Women & Masturbation
This week sees the end of Masturbation May, a month long celebration of wanking. The purpose of which is to raise awareness of an area of sexuality that is still taboo, especially for women. When I was training to become a sex therapist, I wrote an essay on masturbation, only to discover that there was hardly any research on female masturbation. I got the impression that researchers didn’t think it was necessary to explore this topic because women just didn’t do that. So why the taboo? Mainly, I think it’s because historically, female pleasure and sexuality has been dismissed. Men have (also historically) been fearful of female sexuality so the most effective way to combat this is by snubbing it out as much as possible. Despite this attitude being centuries old, we are still experiencing the effect of religious and patriarchal control.
Our ideas of sex and sexuality start as children as we are not encouraged to love and be with our bodies. We use a language which completely eradicates any connection to our vulva, vagina or clitoris, such as “down there”, or “tuppence”, a good old north eastern expression. We are also told as children not to touch ourselves and are given messages like it’s dirty or naughty. Is it any wonder some of us then developed quite a confused idea of our sexual selves when something that feels great and gives a huge amount of pleasure is actually wrong? If we consider our school based sex education, how much of that is concerned with sexual pleasure? I’ve not been to school in almost 30 years but I know from my clients who are in their late teens and early 20’s that sex ed is still hugely inadequate, with emphasis still being on biology and reproduction. Appallingly, the clitoris is often still omitted from biology text books, completely eradicating female pleasure. Interestingly, the full extent of the clitoris, which is huge, was not discovered until 1998.

**Material shown:**
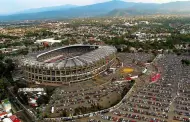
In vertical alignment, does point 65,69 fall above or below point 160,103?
above

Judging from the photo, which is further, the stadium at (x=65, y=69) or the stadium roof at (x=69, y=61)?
the stadium roof at (x=69, y=61)

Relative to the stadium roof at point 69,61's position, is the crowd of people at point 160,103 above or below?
below

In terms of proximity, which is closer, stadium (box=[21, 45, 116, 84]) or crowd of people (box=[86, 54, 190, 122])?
crowd of people (box=[86, 54, 190, 122])

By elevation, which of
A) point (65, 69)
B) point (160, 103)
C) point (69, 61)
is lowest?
point (160, 103)

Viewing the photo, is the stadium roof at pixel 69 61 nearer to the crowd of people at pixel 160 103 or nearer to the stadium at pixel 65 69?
the stadium at pixel 65 69

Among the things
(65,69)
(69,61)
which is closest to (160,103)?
(65,69)

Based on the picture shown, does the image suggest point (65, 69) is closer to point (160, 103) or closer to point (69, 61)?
point (69, 61)

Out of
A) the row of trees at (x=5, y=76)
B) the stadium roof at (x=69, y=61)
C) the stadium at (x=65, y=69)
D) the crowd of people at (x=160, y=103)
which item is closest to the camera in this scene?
the crowd of people at (x=160, y=103)

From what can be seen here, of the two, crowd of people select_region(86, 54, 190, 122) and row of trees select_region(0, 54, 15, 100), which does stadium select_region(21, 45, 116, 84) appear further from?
crowd of people select_region(86, 54, 190, 122)

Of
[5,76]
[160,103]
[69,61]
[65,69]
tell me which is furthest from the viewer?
[5,76]

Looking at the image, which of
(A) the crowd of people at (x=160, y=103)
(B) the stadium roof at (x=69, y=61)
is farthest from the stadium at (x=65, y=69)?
(A) the crowd of people at (x=160, y=103)

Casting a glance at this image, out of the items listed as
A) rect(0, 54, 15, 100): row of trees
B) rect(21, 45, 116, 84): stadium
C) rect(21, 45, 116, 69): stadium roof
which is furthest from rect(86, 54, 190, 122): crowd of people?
rect(0, 54, 15, 100): row of trees
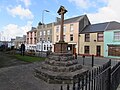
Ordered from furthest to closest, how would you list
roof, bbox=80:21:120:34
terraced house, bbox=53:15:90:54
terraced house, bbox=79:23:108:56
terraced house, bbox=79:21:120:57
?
terraced house, bbox=53:15:90:54, terraced house, bbox=79:23:108:56, roof, bbox=80:21:120:34, terraced house, bbox=79:21:120:57

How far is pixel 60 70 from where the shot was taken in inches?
380

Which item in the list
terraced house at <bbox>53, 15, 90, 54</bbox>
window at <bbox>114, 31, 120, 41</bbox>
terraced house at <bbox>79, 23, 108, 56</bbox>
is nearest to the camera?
window at <bbox>114, 31, 120, 41</bbox>

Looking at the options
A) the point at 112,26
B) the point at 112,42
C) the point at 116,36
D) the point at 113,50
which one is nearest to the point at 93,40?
the point at 112,42

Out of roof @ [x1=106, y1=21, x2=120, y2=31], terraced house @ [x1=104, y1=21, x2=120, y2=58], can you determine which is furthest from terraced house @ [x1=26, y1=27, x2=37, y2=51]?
terraced house @ [x1=104, y1=21, x2=120, y2=58]

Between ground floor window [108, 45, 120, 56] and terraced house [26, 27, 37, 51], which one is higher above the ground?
terraced house [26, 27, 37, 51]

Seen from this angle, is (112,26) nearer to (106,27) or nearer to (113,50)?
(106,27)

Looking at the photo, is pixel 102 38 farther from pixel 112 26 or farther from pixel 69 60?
pixel 69 60

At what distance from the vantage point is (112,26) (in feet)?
107

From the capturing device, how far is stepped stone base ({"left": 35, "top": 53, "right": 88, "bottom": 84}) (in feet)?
28.0

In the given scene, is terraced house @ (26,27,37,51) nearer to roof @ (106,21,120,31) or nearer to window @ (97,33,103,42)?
window @ (97,33,103,42)

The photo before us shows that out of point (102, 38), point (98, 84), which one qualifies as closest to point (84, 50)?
point (102, 38)

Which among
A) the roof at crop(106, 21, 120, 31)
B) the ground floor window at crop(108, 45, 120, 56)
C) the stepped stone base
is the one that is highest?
the roof at crop(106, 21, 120, 31)

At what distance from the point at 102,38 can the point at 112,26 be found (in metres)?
3.53

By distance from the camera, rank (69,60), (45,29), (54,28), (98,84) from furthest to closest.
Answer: (45,29) → (54,28) → (69,60) → (98,84)
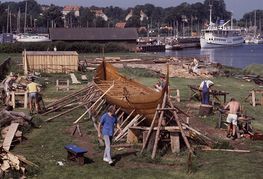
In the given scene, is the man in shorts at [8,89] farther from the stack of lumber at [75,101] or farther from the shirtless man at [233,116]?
the shirtless man at [233,116]

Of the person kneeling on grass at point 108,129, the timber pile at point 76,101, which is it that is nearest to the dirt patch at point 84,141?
the person kneeling on grass at point 108,129

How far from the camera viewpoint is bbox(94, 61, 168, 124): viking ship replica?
1841 centimetres

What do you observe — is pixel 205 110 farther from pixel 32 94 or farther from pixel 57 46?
pixel 57 46

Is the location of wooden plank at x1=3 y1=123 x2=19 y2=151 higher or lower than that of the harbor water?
lower

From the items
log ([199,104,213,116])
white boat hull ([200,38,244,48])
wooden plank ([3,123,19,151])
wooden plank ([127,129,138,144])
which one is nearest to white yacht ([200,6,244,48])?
white boat hull ([200,38,244,48])

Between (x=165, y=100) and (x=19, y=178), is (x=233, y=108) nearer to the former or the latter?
(x=165, y=100)

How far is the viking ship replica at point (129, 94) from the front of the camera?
18406 mm

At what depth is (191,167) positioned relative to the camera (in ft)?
49.6

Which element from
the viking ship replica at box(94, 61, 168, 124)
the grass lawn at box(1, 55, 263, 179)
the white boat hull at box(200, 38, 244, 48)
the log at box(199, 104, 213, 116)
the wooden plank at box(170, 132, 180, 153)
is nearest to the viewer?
the grass lawn at box(1, 55, 263, 179)

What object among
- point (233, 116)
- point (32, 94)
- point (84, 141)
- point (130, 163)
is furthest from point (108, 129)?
point (32, 94)

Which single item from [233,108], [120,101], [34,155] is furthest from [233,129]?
[34,155]

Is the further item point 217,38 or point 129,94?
A: point 217,38

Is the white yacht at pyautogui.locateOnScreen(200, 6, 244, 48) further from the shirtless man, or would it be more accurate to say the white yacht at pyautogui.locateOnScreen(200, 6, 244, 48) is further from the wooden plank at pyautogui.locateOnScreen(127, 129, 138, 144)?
the wooden plank at pyautogui.locateOnScreen(127, 129, 138, 144)

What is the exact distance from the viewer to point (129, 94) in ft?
69.6
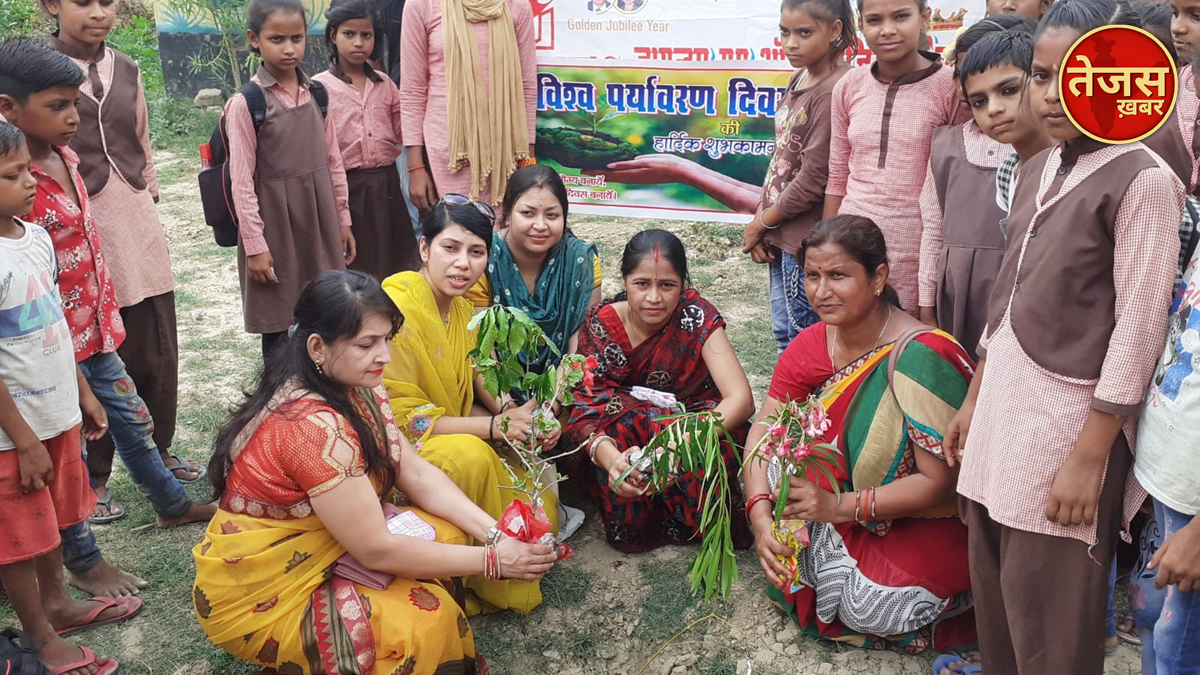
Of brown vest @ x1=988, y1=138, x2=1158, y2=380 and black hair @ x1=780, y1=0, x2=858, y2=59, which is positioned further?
black hair @ x1=780, y1=0, x2=858, y2=59

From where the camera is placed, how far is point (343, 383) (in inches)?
107

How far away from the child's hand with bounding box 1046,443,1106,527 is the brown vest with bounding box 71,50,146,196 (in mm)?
3425

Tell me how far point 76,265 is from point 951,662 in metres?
3.03

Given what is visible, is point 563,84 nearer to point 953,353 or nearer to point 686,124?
point 686,124

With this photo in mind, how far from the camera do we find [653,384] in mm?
3766

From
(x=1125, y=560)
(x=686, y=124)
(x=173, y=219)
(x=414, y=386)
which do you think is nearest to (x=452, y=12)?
(x=686, y=124)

**Required actions:**
1) Rewrite the paragraph of the text on female masturbation that begins "Our ideas of sex and sexuality" as a short list of its main facts.
2) Resume the text on female masturbation, starting right after its last sentence.
The entries have nothing to do with the text on female masturbation.

**Answers:**
1)
- Our ideas about sex and sexuality begin in childhood, when we aren't encouraged to love and be with our bodies.
- Words like "down there," or "tuppence" in the north east, cut any link to the vulva, vagina or clitoris.
- Children are told not to touch themselves and that it's dirty or naughty, so some grow up confused about their sexual selves.
- School sex education says little about pleasure. The writer left school almost 30 years ago but hears from clients in their late teens and early 20s that it still focuses on biology and reproduction.
- Biology textbooks often leave out the clitoris, which erases female pleasure.
- The full, huge extent of the clitoris was not discovered until 1998.

2)
I’m aware that I’m making big generalisations here as not every woman has a problem with masturbation and feeling comfortable with themselves, but yet masturbation is still not part of our general conversation. In an article I found recently, written by Metro newspaper, it stated “women don’t feel the need to share this information with others” Oh really? It isn’t that we don’t feel the need, it’s that we don’t feel we can? But why should talking about an essentially private activity be openly discussed? Because we need to remove stigma, we need to reclaim our sexual selves and we need to be able to be in control of our own sexual pleasure, if we want to access it. We do this by talking and sharing. The more we adopt the societal view of masturbation and pleasure, and the less we expose this really important aspect of who we are as women, the more potential we have to feel ashamed of who we are.
For decades now, magazines such as Cosmo have given tips on how to masturbate, which is great, of course. However, for those who still can’t achieve an orgasm, or are not sure whether they have had an orgasm or not, and don’t feel they can ask anyone as we don’t have those types of conversations as the norm, a sense of inadequacy can develop. For that reason alone, I rarely direct people to those types of “How to” guides as we are too unique for that. What isn’t taken into consideration is peoples experience and their own history. Telling someone to rub a certain way isn’t going to help with someone’s past sexual abuse which makes the idea of sex in any capacity difficult, or the pervasive sexual message that masturbation is bad or sinful. Nor is it going to help with the past physical abuse what makes relaxing enough to let go, in order for orgasm to be possible. Some women may just need a bit of advice of how to touch and where, but others need more. Either way, women should not be left feeling that they can’t access their own sexuality.